What I hope to have suggested in the foregoing analysis is that the emerging global trading world of the early modern period involved both Indian and European protagonists who, for a time, were on a roughly equal footing as participants in a process of capital accumulation. This was compatible with a certain combination of indigenous political and economic traditions in both cases. It is unnecessary either to de-emphasize caste relations and the refractory nature of Indian polities or to trumpet the arrival of a ‘modernity’ with a uniquely European provenance in order to establish this. Capitalism, understood as the ramification of social relations of commodity production, is compatible with both Indian caste society and the European nation-state, and the reasons for the priority of large-scale industrialization in certain parts of Europe under the impetus of capitalist relations of production are not to be found in any gross civilizational differences between it and other parts of the world.

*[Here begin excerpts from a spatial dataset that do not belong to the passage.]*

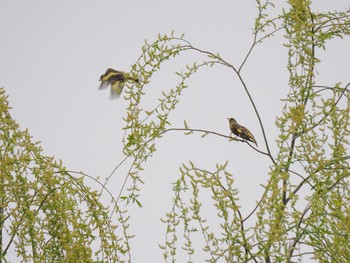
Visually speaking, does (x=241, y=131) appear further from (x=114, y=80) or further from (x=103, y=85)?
(x=103, y=85)

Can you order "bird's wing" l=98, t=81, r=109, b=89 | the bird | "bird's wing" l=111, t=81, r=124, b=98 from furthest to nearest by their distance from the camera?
1. "bird's wing" l=98, t=81, r=109, b=89
2. "bird's wing" l=111, t=81, r=124, b=98
3. the bird

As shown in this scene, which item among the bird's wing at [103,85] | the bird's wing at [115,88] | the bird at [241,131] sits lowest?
the bird at [241,131]

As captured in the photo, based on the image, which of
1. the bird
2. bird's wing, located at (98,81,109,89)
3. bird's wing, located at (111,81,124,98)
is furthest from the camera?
bird's wing, located at (98,81,109,89)

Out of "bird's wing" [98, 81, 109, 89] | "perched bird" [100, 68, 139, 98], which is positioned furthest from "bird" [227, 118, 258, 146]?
"bird's wing" [98, 81, 109, 89]

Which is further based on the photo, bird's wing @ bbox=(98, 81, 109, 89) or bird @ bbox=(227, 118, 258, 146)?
bird's wing @ bbox=(98, 81, 109, 89)

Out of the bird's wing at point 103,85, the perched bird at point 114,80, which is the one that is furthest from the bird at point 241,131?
the bird's wing at point 103,85

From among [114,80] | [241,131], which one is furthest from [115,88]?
[241,131]

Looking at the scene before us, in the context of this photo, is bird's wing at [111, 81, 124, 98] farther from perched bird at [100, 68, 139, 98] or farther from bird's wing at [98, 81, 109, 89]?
bird's wing at [98, 81, 109, 89]

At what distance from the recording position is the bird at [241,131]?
3.07 meters

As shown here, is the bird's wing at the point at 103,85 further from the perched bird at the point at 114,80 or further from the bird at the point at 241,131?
the bird at the point at 241,131

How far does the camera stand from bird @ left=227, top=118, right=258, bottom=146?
10.1 feet

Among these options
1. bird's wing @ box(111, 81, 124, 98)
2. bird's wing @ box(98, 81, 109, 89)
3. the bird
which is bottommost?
the bird

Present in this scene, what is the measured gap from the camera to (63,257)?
272cm

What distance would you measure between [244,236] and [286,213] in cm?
20
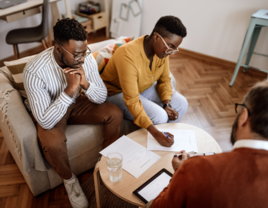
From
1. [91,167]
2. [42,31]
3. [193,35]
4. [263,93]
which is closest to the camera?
[263,93]

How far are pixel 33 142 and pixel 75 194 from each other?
1.45 ft

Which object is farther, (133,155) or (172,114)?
(172,114)

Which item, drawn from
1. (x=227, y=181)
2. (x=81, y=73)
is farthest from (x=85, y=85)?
(x=227, y=181)

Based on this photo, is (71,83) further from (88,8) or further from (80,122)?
(88,8)

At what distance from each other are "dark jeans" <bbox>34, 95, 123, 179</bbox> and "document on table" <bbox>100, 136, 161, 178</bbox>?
26 centimetres

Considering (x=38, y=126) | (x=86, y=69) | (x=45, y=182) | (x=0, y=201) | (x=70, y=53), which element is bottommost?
(x=0, y=201)

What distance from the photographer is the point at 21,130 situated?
1355 millimetres

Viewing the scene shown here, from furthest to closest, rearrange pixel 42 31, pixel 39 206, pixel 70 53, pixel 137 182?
1. pixel 42 31
2. pixel 39 206
3. pixel 70 53
4. pixel 137 182

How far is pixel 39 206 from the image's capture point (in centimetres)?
155

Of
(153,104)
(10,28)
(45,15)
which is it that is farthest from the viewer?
(10,28)

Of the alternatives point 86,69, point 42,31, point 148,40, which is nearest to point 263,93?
point 148,40

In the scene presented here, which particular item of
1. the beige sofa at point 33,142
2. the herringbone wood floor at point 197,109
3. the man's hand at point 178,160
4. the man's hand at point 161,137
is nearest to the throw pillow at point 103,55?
the beige sofa at point 33,142

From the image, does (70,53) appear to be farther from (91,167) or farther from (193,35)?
(193,35)

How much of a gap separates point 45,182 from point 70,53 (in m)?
0.88
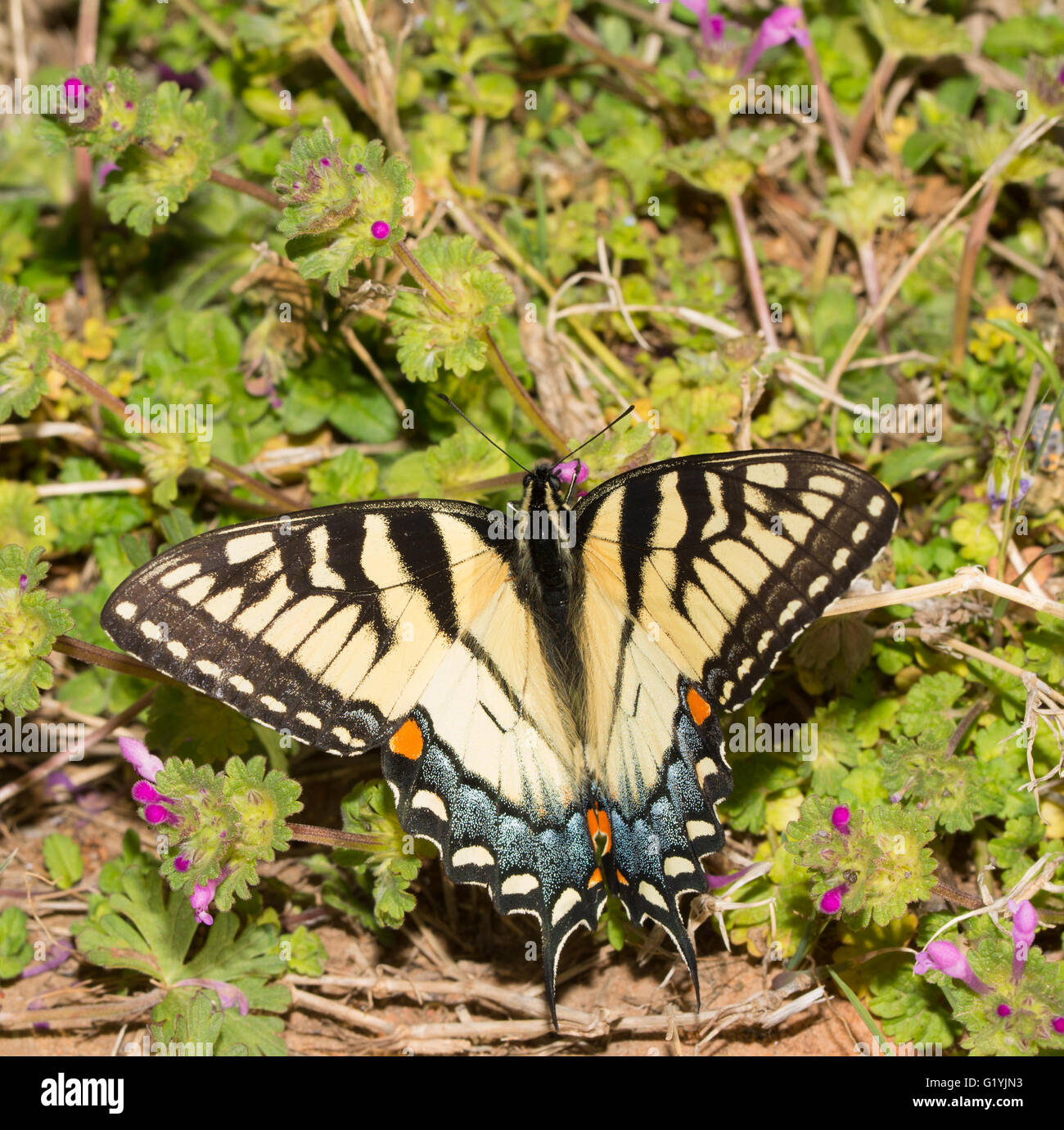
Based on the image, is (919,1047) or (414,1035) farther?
(414,1035)

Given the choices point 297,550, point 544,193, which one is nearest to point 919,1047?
point 297,550

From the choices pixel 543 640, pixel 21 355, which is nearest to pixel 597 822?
pixel 543 640

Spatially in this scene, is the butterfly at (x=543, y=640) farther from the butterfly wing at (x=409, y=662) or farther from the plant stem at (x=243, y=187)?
the plant stem at (x=243, y=187)

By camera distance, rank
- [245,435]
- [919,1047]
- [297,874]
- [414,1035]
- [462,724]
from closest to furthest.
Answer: [462,724] → [919,1047] → [414,1035] → [297,874] → [245,435]

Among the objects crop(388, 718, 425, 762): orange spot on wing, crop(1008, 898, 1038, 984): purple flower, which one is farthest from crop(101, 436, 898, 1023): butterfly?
crop(1008, 898, 1038, 984): purple flower

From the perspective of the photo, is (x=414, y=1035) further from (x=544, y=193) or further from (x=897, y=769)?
(x=544, y=193)

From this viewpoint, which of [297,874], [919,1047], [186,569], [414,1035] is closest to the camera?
[186,569]
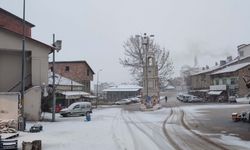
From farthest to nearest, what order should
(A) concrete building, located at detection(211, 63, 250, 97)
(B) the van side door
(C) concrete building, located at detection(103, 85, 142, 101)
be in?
(C) concrete building, located at detection(103, 85, 142, 101) → (A) concrete building, located at detection(211, 63, 250, 97) → (B) the van side door

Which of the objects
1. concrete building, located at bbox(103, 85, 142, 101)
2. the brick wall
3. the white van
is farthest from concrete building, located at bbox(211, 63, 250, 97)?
the brick wall

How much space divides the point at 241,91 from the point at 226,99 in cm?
355

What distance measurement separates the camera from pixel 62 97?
58281mm

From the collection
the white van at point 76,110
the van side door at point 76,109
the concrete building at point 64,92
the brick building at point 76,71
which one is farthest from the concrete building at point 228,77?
the van side door at point 76,109

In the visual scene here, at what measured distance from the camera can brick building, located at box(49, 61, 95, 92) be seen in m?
82.4

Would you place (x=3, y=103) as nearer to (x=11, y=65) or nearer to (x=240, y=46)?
(x=11, y=65)

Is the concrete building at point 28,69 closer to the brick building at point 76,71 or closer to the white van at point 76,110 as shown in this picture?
the white van at point 76,110

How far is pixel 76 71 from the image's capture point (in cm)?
8281

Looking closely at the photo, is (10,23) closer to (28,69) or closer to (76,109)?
(76,109)

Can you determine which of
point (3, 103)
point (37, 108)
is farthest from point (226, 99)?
point (3, 103)

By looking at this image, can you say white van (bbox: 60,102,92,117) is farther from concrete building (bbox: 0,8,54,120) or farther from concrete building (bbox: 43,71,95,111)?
concrete building (bbox: 0,8,54,120)

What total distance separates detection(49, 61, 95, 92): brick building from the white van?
32.3 m

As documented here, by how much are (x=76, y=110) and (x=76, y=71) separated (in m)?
35.5

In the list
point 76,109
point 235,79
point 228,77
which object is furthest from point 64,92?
point 228,77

Nevertheless, such differences do exist and they inhere not only through material accumulations in given institutions but also in an enduring, though far from static, structure of ideas invested in institutional forms. In the contemporary political climate, where notions of culture and tradition so often serve the ends of repressive and authoritarian political programmes, there are doubtless good reasons for a historiography of multivalence, polysemy or ambivalence. Here, though, I have tried to argue that the questions of difference raised by the comparative historical sociology of institutions should not be prematurely foreclosed.